Civic virtue is a concept that refers to the set of habits, values, and attitudes that promote the general welfare and the effective functioning of a society. Closely linked to the concept of citizenship, civic virtue (virtus) represents, therefore, the disposition of citizens to put the common good (bonum commune) before special interests. The identification of the character traits that constitute civic virtue has been a major concern of political philosophy. The term civility refers to behavior between persons and groups that conforms to a social mode (that is, in accordance with the civil society), as itself being a foundation of society and law.

==In republics==
Civic virtues are historically taught as a matter of chief concern in nations under republican forms of government, and societies with cities. When final decisions on public matters are made by a monarch, it is the monarch's virtues which influence those decisions. When a broader class of people become the decision-makers, it is then their virtues which characterize the types of decisions made. This form of decision-making is considered superior in determining what best protects the interests of the majority. Aristocratic oligarchies may also develop traditions of public lists of virtues they believe appropriate in the governing class, but these virtues differ from the general civic virtues; for example, ruling class virtues stress martial courage over commercial honesty. Constitutions became important in defining the public virtue of republics and constitutional monarchies. The earliest forms of constitutional development can be seen in late medieval Germany (see Communalism before 1800) and in the Dutch and English revolts of the 16th and 17th centuries.
::::
Work item: Reproduce word for word the stretch of the civic virtue text that begins at the words "Civic virtue is" and stops after the words "society and law.".

Record excerpts:
::::
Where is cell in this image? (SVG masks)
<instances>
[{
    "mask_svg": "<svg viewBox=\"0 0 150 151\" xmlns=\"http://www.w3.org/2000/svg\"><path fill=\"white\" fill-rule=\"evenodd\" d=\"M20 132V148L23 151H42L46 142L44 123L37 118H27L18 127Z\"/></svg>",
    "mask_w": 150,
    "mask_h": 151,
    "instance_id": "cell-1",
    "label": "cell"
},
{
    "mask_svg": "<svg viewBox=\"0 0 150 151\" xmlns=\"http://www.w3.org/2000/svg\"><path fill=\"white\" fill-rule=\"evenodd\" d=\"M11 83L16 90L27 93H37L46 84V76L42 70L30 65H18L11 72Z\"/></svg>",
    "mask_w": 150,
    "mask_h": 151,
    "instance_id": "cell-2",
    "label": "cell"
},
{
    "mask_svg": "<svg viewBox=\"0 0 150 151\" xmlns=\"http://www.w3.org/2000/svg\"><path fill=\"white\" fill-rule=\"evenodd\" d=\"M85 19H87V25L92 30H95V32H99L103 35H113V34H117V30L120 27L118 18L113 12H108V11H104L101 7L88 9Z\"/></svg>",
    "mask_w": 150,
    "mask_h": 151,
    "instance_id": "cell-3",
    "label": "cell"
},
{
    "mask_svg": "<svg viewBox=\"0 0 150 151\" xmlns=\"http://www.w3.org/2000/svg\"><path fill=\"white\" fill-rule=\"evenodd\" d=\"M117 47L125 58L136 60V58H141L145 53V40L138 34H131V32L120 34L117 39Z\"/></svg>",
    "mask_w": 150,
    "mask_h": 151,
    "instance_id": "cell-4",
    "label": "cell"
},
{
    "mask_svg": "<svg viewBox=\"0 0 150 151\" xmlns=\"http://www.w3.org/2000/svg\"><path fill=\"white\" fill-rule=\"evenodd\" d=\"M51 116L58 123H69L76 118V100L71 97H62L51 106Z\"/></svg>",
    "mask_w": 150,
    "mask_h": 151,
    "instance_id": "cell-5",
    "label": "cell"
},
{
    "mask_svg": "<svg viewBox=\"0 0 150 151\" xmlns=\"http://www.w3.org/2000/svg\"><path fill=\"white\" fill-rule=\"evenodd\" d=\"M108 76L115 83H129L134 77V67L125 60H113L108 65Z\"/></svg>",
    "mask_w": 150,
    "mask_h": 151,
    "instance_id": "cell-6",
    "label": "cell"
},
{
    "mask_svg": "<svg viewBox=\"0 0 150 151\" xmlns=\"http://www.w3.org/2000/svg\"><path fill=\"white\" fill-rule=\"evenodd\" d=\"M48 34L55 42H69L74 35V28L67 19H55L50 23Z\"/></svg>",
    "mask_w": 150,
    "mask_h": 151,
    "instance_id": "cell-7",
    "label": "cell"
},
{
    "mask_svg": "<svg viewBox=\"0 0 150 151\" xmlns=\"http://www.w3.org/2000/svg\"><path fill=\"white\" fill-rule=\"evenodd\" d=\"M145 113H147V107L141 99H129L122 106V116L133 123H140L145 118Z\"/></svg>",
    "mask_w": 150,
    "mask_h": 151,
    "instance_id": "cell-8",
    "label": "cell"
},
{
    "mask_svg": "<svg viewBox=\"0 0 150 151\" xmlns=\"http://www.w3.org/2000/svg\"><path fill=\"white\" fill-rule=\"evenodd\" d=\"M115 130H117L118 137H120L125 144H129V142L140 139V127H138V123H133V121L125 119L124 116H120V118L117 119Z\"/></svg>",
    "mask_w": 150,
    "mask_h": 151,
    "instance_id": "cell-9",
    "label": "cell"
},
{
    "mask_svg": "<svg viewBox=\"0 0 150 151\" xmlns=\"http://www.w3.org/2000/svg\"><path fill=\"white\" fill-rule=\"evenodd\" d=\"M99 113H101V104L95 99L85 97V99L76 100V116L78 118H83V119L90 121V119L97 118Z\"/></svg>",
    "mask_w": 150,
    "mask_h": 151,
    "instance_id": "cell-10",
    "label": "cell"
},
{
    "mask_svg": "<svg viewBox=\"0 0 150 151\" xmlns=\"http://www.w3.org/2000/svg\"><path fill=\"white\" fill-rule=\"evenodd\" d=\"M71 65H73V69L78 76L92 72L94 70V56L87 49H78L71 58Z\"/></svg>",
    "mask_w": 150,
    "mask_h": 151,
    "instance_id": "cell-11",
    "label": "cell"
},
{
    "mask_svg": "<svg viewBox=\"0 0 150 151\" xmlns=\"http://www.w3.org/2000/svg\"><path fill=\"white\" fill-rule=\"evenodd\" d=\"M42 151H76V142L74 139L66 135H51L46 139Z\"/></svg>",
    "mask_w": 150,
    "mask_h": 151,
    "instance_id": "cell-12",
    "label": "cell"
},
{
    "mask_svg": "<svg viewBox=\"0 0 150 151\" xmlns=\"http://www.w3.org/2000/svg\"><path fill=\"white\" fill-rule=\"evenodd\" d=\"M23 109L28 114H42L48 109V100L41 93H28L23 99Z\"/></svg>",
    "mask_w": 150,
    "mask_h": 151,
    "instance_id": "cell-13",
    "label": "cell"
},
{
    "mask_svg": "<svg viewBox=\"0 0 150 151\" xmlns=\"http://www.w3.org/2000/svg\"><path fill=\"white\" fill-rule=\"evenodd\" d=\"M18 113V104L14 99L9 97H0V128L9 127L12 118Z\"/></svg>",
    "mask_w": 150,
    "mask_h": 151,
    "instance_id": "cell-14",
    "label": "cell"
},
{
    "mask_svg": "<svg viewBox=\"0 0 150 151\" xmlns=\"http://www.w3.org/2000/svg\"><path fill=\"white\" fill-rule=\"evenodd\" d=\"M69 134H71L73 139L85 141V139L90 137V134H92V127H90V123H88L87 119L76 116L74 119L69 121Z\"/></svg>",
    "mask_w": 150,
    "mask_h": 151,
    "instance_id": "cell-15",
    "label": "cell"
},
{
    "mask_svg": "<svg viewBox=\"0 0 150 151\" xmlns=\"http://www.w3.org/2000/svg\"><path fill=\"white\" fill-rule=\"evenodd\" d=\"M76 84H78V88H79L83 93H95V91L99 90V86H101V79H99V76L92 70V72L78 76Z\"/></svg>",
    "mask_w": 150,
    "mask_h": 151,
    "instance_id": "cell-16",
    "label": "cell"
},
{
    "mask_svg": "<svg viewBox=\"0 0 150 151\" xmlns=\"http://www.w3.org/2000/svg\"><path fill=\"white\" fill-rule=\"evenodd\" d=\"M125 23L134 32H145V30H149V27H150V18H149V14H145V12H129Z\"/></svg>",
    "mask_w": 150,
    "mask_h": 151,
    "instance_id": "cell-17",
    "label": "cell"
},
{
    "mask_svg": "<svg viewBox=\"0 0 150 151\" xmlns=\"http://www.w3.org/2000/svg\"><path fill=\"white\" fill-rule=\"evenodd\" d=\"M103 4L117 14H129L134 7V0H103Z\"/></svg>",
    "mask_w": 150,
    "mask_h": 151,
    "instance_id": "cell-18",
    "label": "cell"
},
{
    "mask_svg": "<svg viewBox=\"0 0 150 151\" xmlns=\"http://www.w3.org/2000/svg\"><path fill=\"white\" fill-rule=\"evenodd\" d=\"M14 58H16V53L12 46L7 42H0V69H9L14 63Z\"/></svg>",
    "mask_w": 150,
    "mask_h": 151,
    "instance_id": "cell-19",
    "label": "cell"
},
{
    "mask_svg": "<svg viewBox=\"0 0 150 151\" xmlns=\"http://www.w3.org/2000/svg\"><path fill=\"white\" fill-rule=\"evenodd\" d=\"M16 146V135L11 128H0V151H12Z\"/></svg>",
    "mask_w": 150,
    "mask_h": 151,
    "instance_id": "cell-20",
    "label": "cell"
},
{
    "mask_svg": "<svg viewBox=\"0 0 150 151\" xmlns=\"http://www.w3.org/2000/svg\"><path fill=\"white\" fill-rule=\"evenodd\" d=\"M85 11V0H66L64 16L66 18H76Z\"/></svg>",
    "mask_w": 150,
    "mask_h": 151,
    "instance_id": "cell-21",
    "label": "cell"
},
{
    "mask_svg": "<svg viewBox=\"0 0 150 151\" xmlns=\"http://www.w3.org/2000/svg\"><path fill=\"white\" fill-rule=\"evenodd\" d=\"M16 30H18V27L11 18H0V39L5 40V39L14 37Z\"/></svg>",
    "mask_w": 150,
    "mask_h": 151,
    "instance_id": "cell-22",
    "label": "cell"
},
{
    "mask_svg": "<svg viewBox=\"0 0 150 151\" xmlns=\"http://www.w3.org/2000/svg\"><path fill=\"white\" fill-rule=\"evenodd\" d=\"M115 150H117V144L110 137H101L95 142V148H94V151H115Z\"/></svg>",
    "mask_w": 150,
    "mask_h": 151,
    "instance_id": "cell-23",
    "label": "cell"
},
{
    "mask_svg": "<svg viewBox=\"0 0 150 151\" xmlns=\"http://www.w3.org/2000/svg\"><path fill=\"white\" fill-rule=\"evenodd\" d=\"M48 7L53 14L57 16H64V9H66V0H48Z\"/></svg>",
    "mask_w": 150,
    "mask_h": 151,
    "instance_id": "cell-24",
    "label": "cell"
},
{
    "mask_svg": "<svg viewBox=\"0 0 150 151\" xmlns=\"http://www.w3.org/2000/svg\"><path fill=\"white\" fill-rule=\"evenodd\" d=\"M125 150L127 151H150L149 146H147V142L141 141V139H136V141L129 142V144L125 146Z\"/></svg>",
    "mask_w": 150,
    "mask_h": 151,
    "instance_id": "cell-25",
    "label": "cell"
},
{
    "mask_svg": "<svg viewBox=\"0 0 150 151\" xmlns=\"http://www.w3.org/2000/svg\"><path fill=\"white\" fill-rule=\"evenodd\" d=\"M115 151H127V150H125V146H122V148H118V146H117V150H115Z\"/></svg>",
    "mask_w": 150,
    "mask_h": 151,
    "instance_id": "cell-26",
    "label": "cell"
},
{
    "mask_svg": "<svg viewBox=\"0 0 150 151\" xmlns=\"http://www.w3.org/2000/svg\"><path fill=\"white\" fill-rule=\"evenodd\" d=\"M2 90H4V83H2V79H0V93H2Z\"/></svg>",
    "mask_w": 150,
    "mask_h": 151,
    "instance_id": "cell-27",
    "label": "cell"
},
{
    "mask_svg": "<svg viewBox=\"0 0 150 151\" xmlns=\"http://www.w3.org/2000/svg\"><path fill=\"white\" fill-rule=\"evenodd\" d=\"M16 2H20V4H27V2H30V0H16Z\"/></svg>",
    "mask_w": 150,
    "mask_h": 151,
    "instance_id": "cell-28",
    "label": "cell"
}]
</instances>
::::
Reply:
Civic virtue is a concept that refers to the set of habits, values, and attitudes that promote the general welfare and the effective functioning of a society. Closely linked to the concept of citizenship, civic virtue (virtus) represents, therefore, the disposition of citizens to put the common good (bonum commune) before special interests. The identification of the character traits that constitute civic virtue has been a major concern of political philosophy. The term civility refers to behavior between persons and groups that conforms to a social mode (that is, in accordance with the civil society), as itself being a foundation of society and law.